• **Exercise description**
Pull out each line of the data that includes the word "Washington".

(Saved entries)
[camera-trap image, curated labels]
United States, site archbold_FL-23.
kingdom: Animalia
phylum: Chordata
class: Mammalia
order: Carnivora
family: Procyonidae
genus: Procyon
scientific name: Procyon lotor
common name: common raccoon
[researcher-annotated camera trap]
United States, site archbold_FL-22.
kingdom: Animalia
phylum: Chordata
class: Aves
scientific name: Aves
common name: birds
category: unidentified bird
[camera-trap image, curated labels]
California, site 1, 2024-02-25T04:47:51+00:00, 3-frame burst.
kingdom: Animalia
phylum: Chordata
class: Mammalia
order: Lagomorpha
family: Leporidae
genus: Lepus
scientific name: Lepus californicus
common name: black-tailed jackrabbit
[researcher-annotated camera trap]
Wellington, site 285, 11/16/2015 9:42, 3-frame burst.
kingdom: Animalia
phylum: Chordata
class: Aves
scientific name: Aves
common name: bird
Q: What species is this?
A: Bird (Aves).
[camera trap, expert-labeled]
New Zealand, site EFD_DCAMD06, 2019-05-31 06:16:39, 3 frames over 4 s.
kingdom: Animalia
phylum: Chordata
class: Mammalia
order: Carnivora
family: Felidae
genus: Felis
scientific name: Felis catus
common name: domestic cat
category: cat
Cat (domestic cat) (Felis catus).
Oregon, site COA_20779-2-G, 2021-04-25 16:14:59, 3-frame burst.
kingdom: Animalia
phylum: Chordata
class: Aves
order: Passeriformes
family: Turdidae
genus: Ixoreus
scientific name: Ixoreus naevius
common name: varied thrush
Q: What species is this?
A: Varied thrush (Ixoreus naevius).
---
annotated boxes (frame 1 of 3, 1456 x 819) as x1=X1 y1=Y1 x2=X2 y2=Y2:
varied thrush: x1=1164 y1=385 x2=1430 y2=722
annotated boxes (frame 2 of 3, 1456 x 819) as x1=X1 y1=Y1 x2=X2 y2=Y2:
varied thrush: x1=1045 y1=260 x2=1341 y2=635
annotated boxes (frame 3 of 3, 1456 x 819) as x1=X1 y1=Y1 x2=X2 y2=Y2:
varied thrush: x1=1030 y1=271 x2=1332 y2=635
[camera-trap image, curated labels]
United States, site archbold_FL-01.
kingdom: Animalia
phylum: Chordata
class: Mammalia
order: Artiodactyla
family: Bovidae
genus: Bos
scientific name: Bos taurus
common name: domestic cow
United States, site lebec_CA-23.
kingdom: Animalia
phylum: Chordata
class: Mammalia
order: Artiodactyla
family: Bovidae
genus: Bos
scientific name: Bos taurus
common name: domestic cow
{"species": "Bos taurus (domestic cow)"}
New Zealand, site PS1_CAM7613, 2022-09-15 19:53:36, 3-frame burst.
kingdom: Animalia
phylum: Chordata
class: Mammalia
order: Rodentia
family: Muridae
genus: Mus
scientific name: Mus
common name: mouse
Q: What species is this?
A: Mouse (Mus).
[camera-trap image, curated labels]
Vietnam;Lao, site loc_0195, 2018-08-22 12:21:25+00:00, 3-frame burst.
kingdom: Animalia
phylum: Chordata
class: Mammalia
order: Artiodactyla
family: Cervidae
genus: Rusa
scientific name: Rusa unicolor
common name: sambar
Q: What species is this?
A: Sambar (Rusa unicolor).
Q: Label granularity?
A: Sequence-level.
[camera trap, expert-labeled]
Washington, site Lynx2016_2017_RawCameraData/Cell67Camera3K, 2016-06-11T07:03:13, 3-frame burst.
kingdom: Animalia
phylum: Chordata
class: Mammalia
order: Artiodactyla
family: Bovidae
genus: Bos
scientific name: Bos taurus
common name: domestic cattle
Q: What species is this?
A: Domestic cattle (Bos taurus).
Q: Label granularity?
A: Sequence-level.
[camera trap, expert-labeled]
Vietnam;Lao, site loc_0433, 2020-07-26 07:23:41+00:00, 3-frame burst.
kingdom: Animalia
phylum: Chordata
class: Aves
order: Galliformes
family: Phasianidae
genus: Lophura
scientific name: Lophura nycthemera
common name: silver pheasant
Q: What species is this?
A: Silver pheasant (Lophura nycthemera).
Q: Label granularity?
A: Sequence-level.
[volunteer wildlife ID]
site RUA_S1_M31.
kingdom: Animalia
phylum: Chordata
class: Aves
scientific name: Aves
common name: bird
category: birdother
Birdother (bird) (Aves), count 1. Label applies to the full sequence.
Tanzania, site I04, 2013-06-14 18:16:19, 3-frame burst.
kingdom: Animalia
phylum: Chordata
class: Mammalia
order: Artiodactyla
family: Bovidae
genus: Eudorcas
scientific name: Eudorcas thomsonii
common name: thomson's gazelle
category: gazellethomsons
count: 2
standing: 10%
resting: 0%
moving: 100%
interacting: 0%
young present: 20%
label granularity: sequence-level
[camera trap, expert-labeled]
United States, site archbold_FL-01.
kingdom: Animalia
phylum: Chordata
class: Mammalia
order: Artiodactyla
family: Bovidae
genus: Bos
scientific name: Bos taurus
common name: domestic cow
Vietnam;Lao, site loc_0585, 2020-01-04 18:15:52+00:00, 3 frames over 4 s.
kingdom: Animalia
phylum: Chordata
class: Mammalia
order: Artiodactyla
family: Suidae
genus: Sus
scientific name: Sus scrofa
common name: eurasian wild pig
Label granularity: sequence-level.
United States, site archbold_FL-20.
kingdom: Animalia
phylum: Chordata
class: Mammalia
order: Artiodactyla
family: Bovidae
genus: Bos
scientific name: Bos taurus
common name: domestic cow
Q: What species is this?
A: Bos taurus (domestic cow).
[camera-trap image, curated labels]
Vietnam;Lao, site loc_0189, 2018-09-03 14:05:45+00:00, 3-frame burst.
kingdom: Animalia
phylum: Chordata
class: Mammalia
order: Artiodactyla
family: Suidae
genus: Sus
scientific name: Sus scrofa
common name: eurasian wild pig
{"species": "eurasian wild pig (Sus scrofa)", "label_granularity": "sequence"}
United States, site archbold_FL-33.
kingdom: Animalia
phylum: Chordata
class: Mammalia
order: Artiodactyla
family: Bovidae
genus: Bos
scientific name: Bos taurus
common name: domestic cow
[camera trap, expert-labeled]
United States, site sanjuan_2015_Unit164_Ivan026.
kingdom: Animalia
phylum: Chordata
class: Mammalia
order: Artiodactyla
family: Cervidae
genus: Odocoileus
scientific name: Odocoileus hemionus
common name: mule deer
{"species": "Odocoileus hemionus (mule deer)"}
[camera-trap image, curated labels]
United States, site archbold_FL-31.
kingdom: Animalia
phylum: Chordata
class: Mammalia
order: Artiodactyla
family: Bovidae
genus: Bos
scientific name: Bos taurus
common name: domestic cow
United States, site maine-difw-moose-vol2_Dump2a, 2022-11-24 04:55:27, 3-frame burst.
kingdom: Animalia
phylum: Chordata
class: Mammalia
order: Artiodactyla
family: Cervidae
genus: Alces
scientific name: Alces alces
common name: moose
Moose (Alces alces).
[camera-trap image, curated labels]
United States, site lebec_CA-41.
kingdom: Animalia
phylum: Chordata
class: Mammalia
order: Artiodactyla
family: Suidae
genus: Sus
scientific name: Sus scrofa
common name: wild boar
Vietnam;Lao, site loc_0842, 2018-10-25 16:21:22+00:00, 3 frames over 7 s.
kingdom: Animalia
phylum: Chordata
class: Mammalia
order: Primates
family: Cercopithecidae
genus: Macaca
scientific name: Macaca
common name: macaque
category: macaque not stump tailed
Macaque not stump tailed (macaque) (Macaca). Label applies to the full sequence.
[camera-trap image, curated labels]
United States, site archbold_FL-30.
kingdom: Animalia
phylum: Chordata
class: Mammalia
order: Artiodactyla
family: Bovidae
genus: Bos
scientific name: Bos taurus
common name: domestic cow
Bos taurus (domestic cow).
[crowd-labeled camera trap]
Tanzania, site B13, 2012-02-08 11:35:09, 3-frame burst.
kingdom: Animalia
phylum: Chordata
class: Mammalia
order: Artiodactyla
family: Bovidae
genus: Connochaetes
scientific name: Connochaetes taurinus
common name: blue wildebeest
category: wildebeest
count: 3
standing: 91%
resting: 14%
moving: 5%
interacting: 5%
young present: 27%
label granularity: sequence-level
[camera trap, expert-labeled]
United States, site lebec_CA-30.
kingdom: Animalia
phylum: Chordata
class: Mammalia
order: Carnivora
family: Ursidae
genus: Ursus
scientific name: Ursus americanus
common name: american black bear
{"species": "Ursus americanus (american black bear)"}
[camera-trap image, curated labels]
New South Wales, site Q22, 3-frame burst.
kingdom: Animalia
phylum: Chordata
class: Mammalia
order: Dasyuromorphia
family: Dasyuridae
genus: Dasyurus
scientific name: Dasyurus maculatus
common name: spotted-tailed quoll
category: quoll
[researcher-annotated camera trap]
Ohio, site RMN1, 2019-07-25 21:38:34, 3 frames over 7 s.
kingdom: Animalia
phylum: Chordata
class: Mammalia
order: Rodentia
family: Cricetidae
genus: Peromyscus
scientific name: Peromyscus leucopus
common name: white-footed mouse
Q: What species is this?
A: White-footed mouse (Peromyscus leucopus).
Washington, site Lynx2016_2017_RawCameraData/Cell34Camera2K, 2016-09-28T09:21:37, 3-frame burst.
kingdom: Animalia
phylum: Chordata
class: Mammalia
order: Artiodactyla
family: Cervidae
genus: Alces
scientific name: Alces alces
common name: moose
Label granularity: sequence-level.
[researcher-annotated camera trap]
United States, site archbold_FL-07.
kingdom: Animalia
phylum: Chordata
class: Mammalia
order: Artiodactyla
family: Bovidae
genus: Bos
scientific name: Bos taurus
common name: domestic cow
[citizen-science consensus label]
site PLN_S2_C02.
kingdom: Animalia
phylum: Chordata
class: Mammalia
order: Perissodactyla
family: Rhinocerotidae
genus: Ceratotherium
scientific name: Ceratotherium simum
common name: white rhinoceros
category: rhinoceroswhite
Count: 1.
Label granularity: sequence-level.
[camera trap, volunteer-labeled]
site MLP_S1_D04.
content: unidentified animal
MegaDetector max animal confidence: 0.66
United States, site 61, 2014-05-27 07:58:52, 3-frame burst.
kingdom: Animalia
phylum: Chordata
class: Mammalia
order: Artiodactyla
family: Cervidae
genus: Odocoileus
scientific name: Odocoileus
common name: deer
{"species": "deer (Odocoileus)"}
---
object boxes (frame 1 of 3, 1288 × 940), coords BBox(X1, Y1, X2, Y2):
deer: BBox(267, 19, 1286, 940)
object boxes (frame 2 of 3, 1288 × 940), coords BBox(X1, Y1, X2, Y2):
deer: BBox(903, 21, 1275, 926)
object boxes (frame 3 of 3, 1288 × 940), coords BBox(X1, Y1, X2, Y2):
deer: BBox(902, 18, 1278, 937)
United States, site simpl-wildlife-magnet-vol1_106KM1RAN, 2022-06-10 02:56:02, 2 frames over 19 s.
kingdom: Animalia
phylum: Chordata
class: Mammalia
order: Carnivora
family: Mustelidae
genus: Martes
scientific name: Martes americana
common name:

• **Solution**
Washington, site Lynx2016_2017_RawCameraData/Cell67Camera3K, 2016-06-11T07:03:13, 3-frame burst.
Washington, site Lynx2016_2017_RawCameraData/Cell34Camera2K, 2016-09-28T09:21:37, 3-frame burst.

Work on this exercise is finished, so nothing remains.